Ao sinal de problema —na economia, nos bancos ou na Bolsa—, sempre acionou o botão mágico de criar dinheiro, com o quantitative easing (QE). Em 2020, Caríbdis apareceu de repente, e o timoneiro apontou a proa na direção de Cila. “Todo vapor!”
O balanço do Fed saltou de US$ 4 trilhões para US$ 9 trilhões, injeção monetária sem precedentes na história. Nem mesmo durante a temerária gestão do Fed na década de 1970 houve tamanha ousadia.
O discurso repetido exaustivamente em 2021 de que a inflação era temporária foi alterado ao se avistarem as enormes cabeças de Cila. A inflação em dólar chegou a 8,6% nos últimos 12 meses, e o Fed surpreendeu na semana passada ao subir as taxas de juro em 0,75 ponto percentual, mais que o 0,50 ponto do nosso banco central. “Timoneiro! Todo o leme à bombordo, direção… Caríbdis?” Ops.

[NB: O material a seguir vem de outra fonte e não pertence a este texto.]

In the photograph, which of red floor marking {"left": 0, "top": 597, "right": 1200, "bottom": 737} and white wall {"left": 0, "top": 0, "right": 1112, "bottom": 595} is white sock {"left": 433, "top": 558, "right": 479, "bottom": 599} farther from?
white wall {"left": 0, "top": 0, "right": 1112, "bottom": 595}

Na semana passada, a Bolsa americana entrou no território do temido “bear market”, caindo mais de 20% em relação ao seu ponto mais alto de janeiro. Há uma enxurrada de revisões de crescimento econômico, sempre para baixo.
Muitos investidores reconhecem que, no passado, sempre que os juros em dólar subiram, algo colapsou em algum ponto da economia. Assim, se protegem vendendo algumas posições. Mas ainda podem estar otimistas em demasia.

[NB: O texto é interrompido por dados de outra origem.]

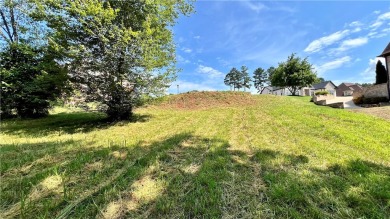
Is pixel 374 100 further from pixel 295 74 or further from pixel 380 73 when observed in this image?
pixel 295 74

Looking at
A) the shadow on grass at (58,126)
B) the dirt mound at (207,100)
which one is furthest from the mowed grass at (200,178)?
the dirt mound at (207,100)

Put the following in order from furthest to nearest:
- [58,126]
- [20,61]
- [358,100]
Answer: [358,100] → [20,61] → [58,126]

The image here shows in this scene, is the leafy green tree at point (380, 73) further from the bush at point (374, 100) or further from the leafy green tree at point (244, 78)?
the leafy green tree at point (244, 78)

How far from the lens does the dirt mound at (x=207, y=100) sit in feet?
45.0

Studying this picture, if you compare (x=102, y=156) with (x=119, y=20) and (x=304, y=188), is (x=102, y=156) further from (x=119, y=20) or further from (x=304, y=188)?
(x=119, y=20)

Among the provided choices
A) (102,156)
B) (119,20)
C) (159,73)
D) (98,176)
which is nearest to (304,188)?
(98,176)

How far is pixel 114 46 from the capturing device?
21.0ft

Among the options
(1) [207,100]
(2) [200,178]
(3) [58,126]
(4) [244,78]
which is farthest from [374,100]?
(4) [244,78]

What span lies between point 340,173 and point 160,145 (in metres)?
3.26

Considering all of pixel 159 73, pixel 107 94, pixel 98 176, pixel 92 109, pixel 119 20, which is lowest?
pixel 98 176

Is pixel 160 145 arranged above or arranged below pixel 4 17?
below

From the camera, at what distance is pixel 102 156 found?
3.60 metres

Circula uma crença equivocada de que a inflação tem a ver com as rupturas das cadeias de suprimento, com a guerra, e com a ganância das empresas de petróleo e energia. Tão logo tais fatores forem mitigados, creem, a inflação retrocederá. Errado.

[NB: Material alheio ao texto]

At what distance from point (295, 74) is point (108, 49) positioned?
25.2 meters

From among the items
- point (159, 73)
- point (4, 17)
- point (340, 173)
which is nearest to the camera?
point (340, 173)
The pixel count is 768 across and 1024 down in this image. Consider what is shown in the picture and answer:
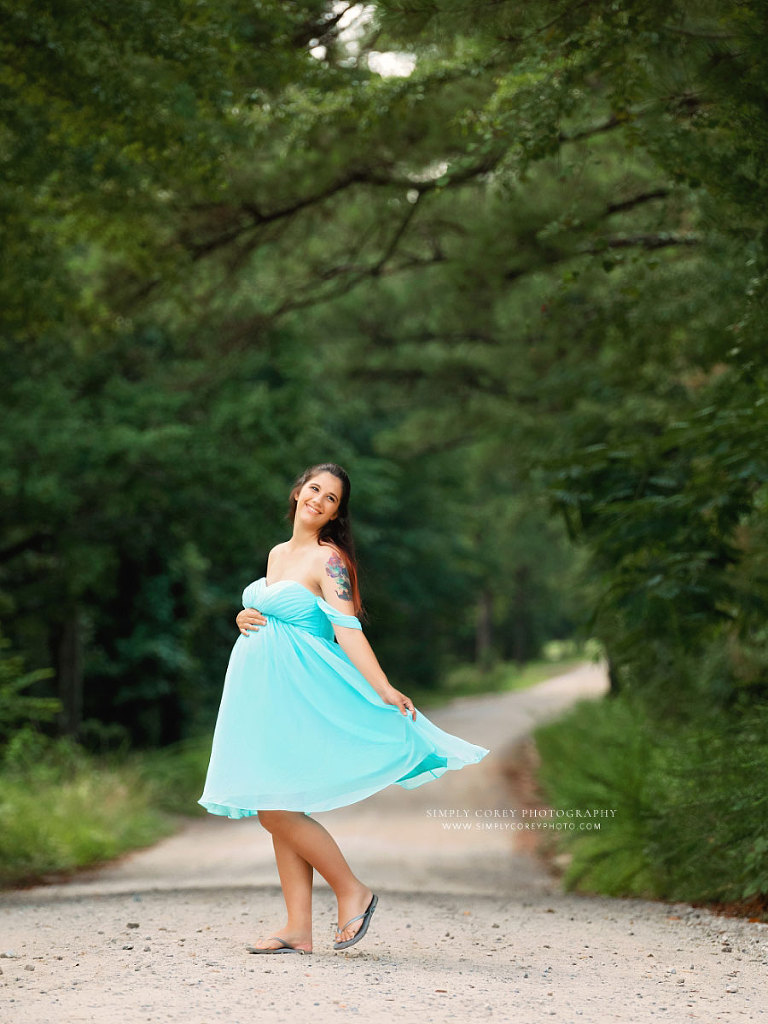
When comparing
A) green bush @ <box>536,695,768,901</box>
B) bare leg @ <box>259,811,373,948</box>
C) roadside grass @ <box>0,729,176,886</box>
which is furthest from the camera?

A inflação tem origem monetária. Nos anos 1970, o Fed acreditou na tese furada de inflação de custos, jogou a culpa nos árabes e gerou uma inflação sem precedentes. Ao assumir o cargo, Paul Volcker precisou dar um choque de mais de dez pontos percentuais nos juros para a inflação ceder.
Portanto, enquanto a taxa de juros (hoje em 1,75%) permanecer muito abaixo da inflação projetada para os 12 meses posteriores (6,5%), não haverá muita esperança para a interrupção do processo inflacionário. A contração monetária anunciada, o QT (quantitative tightening), embora positiva, levará mais de dois anos para cancelar parte das injeções extraordinárias de 2020.
O Fed tem rugido grosso, mas em ações ainda é um gatinho manhoso. É preciso que reconheça sua responsabilidade na produção da inflação primeiro para que resolva agir vigorosamente para contê-la.
Sua maior dificuldade é que a verdade pode ser revelada: na obscuridade da gruta, o Fed sempre alimentou o monstro. “Cila, eu sou o seu pai.”